The group reached out to the IRRRB and the Northland Foundation to begin forming a business plan. By looking at models of local day cares, such as Kickstart Preschool in Two Harbors, the collective has put together a rough business model that shows a positive cash flow.

However, a location remains the major issue before the group can move forward with business plans. By working with the city's planning and zoning director, one possible location has been identified: the former Wells Fargo bank building in the Shopping Center.

William Kelley Principal Joe Nicklay has been in touch with Wells Fargo to see if it would be interested in selling or donating the property. If Wells Fargo is willing to part with the former bank site, the group is requesting the city partner with the district to acquire the property and lease it to the school for five years.

"You’re proposing that the city would own the building for five years. At the end of the five years, the plan would be to deed it back to the school for a buck?" Mayor Scott Johnson asked.

"Correct," Crandall said.

The five-year lease agreement comes from the IRRRB. If the day care becomes operational, there would be additional grant dollars available. It would have to be owned by the city so it could obtain that money.

"Our agency is committed to investing in this facility to get it to an operational state.
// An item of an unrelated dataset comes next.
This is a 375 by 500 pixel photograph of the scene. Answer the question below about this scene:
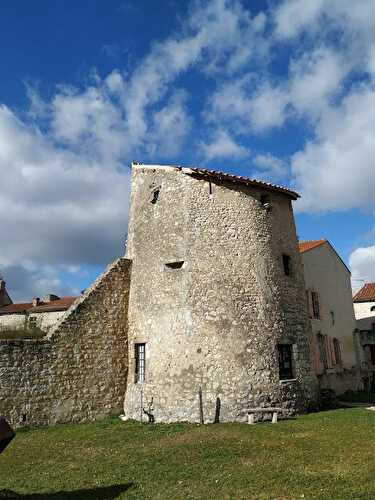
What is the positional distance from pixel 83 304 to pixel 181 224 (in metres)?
4.66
It would have to be owned by the city for us to make that investment," said Chris Ismil, a community development representative from the IRRRB. "We’re in this limbo state until we know the city says yes, we will be part of the acquisition of this property and lease/own it for a period of time and we’ll work with the partners. Until we have that commitment, there’s no reason to build our business plan."

Councilor Richard DeRosier said he liked the idea, but was a little wary.

"I think we all think it’s a great idea, but I think we’re also a little gun shy over the last school issue with the Mary MacDonald. I can sum it up in one word, which is a headache," DeRosier said. "But from what I’ve heard, this is a no-brainer."

DeRosier made a motion for the council to explore working with the group on the day care creation. The motion was adopted unanimously.